Core Concepts

Risk Taxonomy

The accompanying paper defines a 13-risk taxonomy organized into three interaction categories: cooperative, competitive, and collective. RiskLab provides the infrastructure to study any of these risks through a unified experiment framework.

To help new users get started, 4 reference detectors are included as working examples. These demonstrate how to implement the Risk interface and can serve as templates when building your own detectors for other risks in the taxonomy.

Reference Detectors (Included)

The following detectors ship with RiskLab out of the box. Each one illustrates a different detection strategy and can be used as a starting point for your own implementations.

ID	Risk	Category	What it demonstrates
R2	Tacit Collusion	Competitive	Price convergence detection via similarity metrics and counterfactual analysis
R9	Strategic Misreporting	Cooperative	Information distortion detection — compares reported values against ground truth
R10	Normative Deadlock	Cooperative	Loop detection on group decision processes — identifies when agents get stuck in unproductive cycles
R13	Excessive Rigidity to Initial Directives	Collective	Behavioral inflexibility measurement — tracks how much an agent’s strategy changes (or fails to change) over rounds

Full 13-Risk Taxonomy

The complete taxonomy from the paper is listed below. Risks without built-in detectors can be implemented by subclassing Risk and registering via RiskRegistry (see Extending the Framework).

ID	Risk	Category
R1	Competitive Resource Overreach	Competitive
R2	Tacit Collusion	Competitive
R3	Priority Monopolisation	Competitive
R4	Centralized Prior Bias & Info Asymmetry	Competitive
R5	Steganography	Competitive
R6	Semantic Drift in Sequential Handoffs	Cooperative
R7	Redundant Effort & Role Drift	Cooperative
R8	Unchecked Assumptions	Cooperative
R9	Strategic Misreporting	Cooperative
R10	Normative Deadlock Across Agents	Cooperative
R11	Majority Sway & Conformity Cascades	Collective
R12	Authority Deference Bias	Collective
R13	Excessive Rigidity to Initial Directives	Collective

Interaction Categories

Cooperative — Agents work toward shared goals. Risks arise from semantic drift, redundant effort, unchecked assumptions, or strategic misreporting, as well as normative deadlock under incompatible norms.

Competitive — Agents pursue individual advantage. Risks include resource overreach, collusion, priority monopolisation, information asymmetry, and steganography.

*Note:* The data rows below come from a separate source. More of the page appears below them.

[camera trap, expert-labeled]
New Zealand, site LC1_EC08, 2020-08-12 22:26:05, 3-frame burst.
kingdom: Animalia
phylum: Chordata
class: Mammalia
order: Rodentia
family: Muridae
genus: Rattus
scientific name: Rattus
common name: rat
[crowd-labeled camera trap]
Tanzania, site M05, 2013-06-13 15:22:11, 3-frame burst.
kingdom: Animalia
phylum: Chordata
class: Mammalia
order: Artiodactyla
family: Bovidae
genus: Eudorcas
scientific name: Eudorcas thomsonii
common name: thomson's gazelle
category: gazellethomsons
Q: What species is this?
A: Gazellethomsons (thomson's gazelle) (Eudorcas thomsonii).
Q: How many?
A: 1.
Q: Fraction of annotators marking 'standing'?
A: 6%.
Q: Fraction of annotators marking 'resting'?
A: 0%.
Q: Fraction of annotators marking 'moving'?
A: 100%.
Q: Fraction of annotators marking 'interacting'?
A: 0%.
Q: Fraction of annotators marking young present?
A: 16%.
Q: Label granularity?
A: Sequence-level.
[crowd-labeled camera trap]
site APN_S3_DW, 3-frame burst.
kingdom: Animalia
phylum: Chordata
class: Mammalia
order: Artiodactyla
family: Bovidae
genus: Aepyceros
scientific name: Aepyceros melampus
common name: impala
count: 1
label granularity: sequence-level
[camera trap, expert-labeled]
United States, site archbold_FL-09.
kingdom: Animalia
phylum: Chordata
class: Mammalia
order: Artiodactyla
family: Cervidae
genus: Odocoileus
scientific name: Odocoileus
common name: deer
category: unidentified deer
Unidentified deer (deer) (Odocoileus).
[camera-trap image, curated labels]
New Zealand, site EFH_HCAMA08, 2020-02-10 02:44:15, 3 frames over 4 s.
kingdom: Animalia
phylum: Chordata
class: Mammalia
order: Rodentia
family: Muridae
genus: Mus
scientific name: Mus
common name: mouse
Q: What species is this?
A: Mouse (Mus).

Collective — Agents participate in group-level processes. Risks emerge from conformity cascades, authority deference bias, and excessive rigidity.

Key Abstractions

CommunicationTopology

An adjacency-matrix representation of agent connectivity. Topologies are specified by providing agents (list of IDs) plus matrix, edges, or neither (defaults to fully connected). The directed flag controls whether edges are unidirectional.

InformationFlowConfig

Controls execution order within a round. Supports sequential stages, parallel stages (nested lists), and stop conditions (max_rounds, max_messages, convergence, node_reached, custom). Default mode is cyclic — the flow loops between entry and exit nodes until a stop condition is satisfied.

TaskConfig

Defines scenario inputs and parameters passed to the environment and agents:

# TaskConfig fields
task_id: str              # unique identifier
task_type: TaskType       # e.g., MARKET_TRADING, NEGOTIATION
description: str          # free-text description
parameters: dict          # task-specific key-value pairs
success_criteria: dict    # task success definition
constraints: dict         # task constraints
inputs: list | None       # inline per-agent input data
input_file: str | None    # or load from file

Risk Detectors

Every risk detector extends the Risk base class with two methods. This is all you need to implement to add a new risk to the taxonomy:

from risklab.risks.base import Risk

class MyRisk(Risk):
    def detect(self, trajectory) -> bool:
        """Return True if the risk is present."""
        ...

    def score(self, trajectory) -> float:
        """Return severity score in [0, 1]."""
        ...

Register your detector, and it becomes available in YAML configs:

from risklab.risks.registry import RiskRegistry

RiskRegistry.register("my_risk")(MyRisk)